0

I'm using Puppeteer and am trying to use document.querySelectorAll to get a list of elements to then loop over and do something, however, it seems that something is wrong in my code, it either returns nothing, undefined or an empty {} despite my elements being on the page, my JS:

let elements = await page.evaluate(() => document.querySelectorAll("div[class^='my-class--']"))
for (let el of Array.from(elements)) {
  // do something
}

what's wrong with my elements and page.evaluate here?

Ryan H
  • 2,620
  • 4
  • 37
  • 109
  • 1
    Does this answer your question? [Puppeteer page.evaluate querySelectorAll return empty objects](https://stackoverflow.com/questions/46377955/puppeteer-page-evaluate-queryselectorall-return-empty-objects) – Natnael A. Mar 28 '20 at 17:02

2 Answers2

0

As far as I understand, puppeteer returns all the HTML as a giant string. This is because Node doesn't run in the browser so the HTML doesn't get parsed. So DOM selectors won't work.

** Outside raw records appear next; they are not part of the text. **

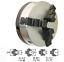 28031-GG-Tools-MK2-Mitlaufendes-Drehfutter-65mm-Drehmaschine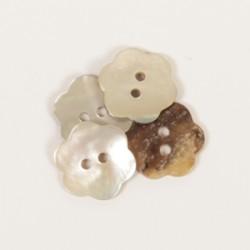 DROPS nööp Lill (valge) 15 mm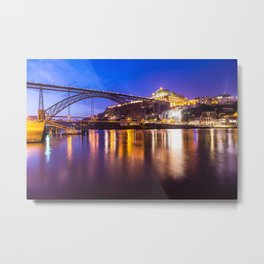 Porto at night Portugal Metal Print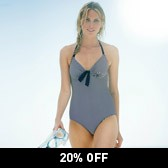 Buy Bow Front Swimsuit - Blue Stripe from The White Company
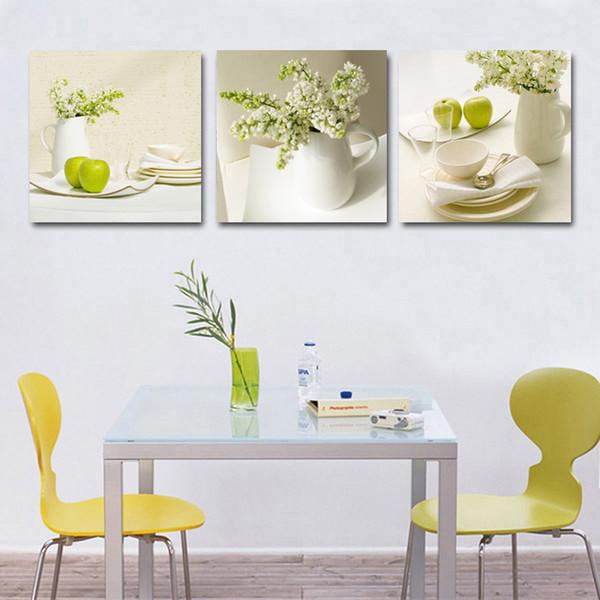 Großhandel 3 Stücke Obst Küche Bilder Abstrakte Schöne Ölgemälde Hause  Wandkunst Günstige Modulare Bilder Wandbilder Für Wohnzimmer Y18102209 Von  ...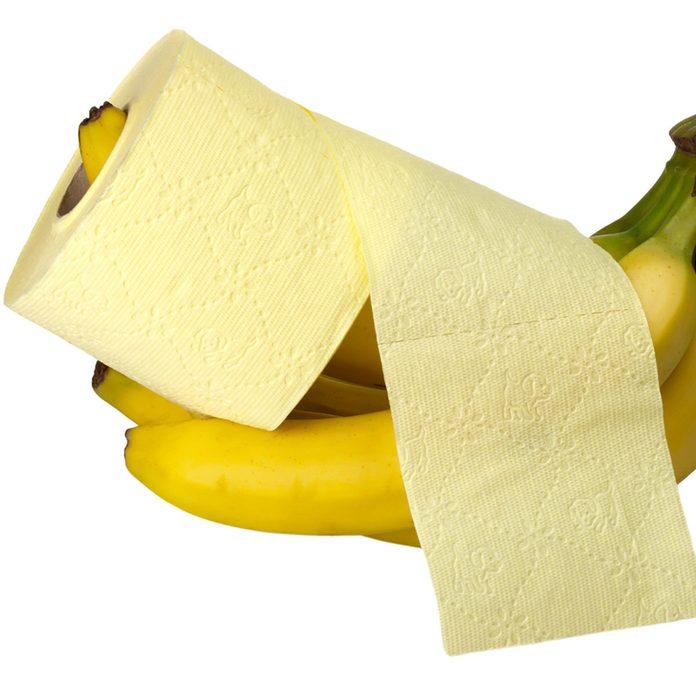 banana toilet paper holder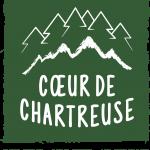 logo_final_cdc-rvb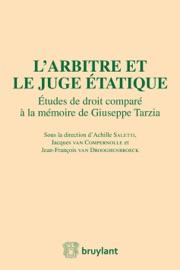 L Arbitre Et Le Juge Tatique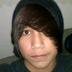 Jake Perez (@00Me_is_Me00) Twitter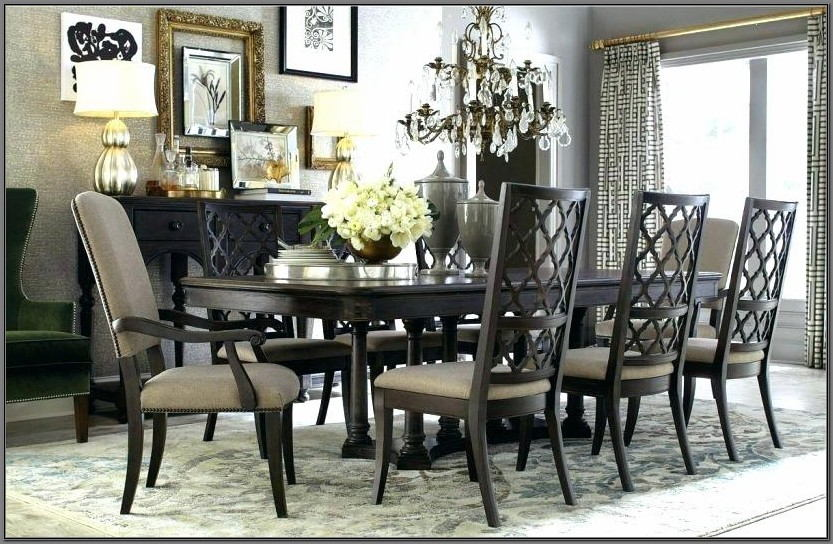 Havertys Dining Room Sets Discontinued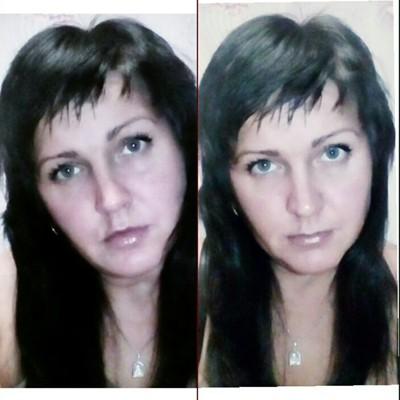 Татьяна Мороз, Пестово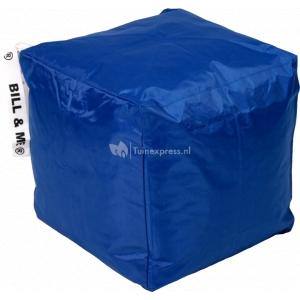Bill & Me zitzak kubus blauw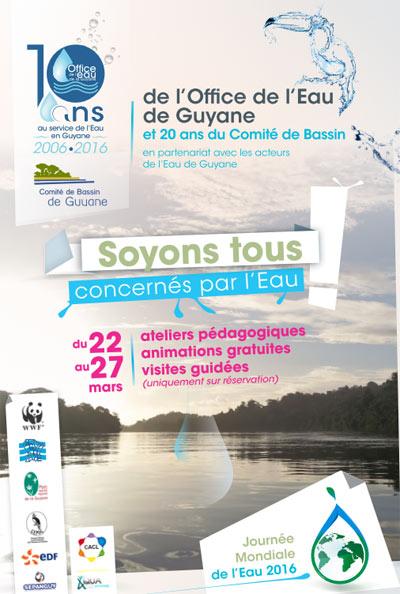 Autour de la journ e mondiale de l 39 eau - Office internationale de l eau ...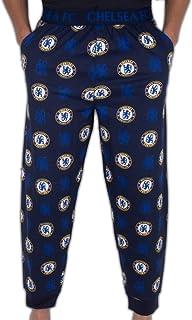 Chelsea FC Official Football Gift Mens Lounge Pants Pyjama Bottoms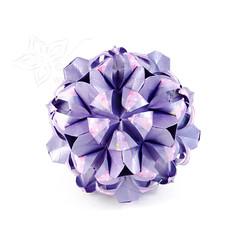 Jaciara (_Ekaterina) Tags: flowers paper origami violet modular paperfolding origamipaper folding unit modularorigami kusudama unitorigami оригами кусудама jaciara kusudamaorigami lukashevaekaterina lukasheva ekaterinalukasheva бумажный multimodular екатериналукашева 30модульнаякусудама 30unitmodel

What you can do to solve this issue is to use the Cheerio.js module, which allows you to grab elements with JQuery as if it is a parsed DOM.

Ludolfyn
  • 1,806
  • 14
  • 20
  • This works for me, however, is there anyway that I can click a button on the webpage after the content has been loaded into cheerio and re-update the content that cheerio has to parse? – Ryan H Mar 28 '20 at 18:23
  • Awesome @RyanHolton ! You can totally interact with the page, but you need to do it within the `page.evaluate()` function. This is **before** you load the content into a variable with `page.content()`—before you load the content for Cheerio. So, inside `page.evaluate()` function you can interact with the DOM like usual (with `document.querySelector()`) and find the button you want to click on and run the `.click()` method e.g. `document.querySelector('#theButton').click()`. It will click on the button and load the new page, but give the page some time to load before grabbing the content. – Ludolfyn Mar 28 '20 at 21:37
  • @RyanHolton You might need to write a function that will run through the process twice if you want to grab the content from both pages. – Ludolfyn Mar 28 '20 at 21:39
  • "As far as I understand, puppeteer returns all the HTML as a giant string" is incorrect, unless you call `page.content()`, which is not the normal way to use Puppeteer. Puppeteer runs the browser in real time and lets you run console code to manipulate the live page. Cheerio is a poor solution, bringing in another package that isn't necessary and requiring you to snapshot the whole page as a giant string just to run a single selector. See [this blog post](https://serpapi.com/blog/puppeteer-antipatterns/#using-a-separate-html-parser-with-puppeteer) and the dupe link for further details. – ggorlen Aug 27 '23 at 19:14
-1

Since puppeteer returns all HTML as a string you could use DOMParser like in the below example.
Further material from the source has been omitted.